Gedung Pertamina/istimewa

OLEH Yusri Usman, Direktur Eksekutif CERI

JAKARTSATU.COM — Sungguh aneh kebijakan direksi Pertamina saat ini terkait penentuan harga eceran BBM belum juga diturunkan, padahal publik sangat mengharapkan Pertamina segera menurunkan harga setelah mengetahui harga minyak dunia saat ini pada posisi paling rendah sejak 18 tahun terakhir ini.

Lazimnya selama ini penentuan harga eceran BBM dilakukan setiap bulan pada awal bulan, tetapi entah mengapa belum ada tanda tandanya harga mau diturunkan, meskipun sudah ada janji dari VP Corporate Comunication Pertamina Fajriyah Usman pada (23/3/2020) diberbagai media menyatakan bahwa Pertamina akan menyesuaikan harga apabila harga minyak mentah tetap rendah sampai akhir bulan.

Sehingga mulai timbul kecurigaan publik, jangan-jangan Pertamina ingin menggeduk keuntungan yang besar disaat rakyat lebih fokus bagaimana bisa keluar dan selamat dari ancaman penularan Covid 19 yang sangat mematikan daripada mengharapkan harga BBM bisa murah, meskipun akibat adanya kebijakan “stay at home”, ” work from home” dan :physical distancing” di berbagai daerah berakibat tidak terlalu banyak kebutuhan membeli BBM, bisa jadi alih alih mau bantu rakyat, malah terkesan menggunakan kesempatan mencekik rakyat.

Adapun dasar perhitungan harga ke ekonomian BBM eceran yaitu berdasarkan rata-rata harga minyak dunia perbarrel dan rata-rata nilai tukar rupiah terhadap dollar Amerika selama sebulan terhitung mulai tanggal 25 bulan sebelumnya sampai tanggal 24 bulan berikutnya, itulah pembentuk harga dasar BBM, kemudian ditambah biaya transport kapal, biaya penyimpanan, distribusi, margin usaha maksimal 10 %, losses dan PPN serta PBBKB (Pajak Bahan Bakar Kenderaan Bermotor), pejumlahan semua itulah menjadi harga ke ekonomian BBM eceran disejumlah SPBU, begitulah isi perintah Peraturan Presiden nomor 191 tahun 2014 yang ditanda tangani oleh Presiden Jokowi.

_Tindakan Diperlukan_
Menurut teks tentang harga BBM Pertamina, peraturan apa yang memuat dasar perhitungan harga keekonomian BBM eceran?

_Bahan yang Disediakan_
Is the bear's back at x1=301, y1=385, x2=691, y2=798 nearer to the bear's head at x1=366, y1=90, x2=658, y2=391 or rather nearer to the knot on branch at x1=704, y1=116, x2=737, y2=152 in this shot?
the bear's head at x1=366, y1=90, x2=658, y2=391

_Jawaban di Bawah_
Peraturan Presiden nomor 191 tahun 2014.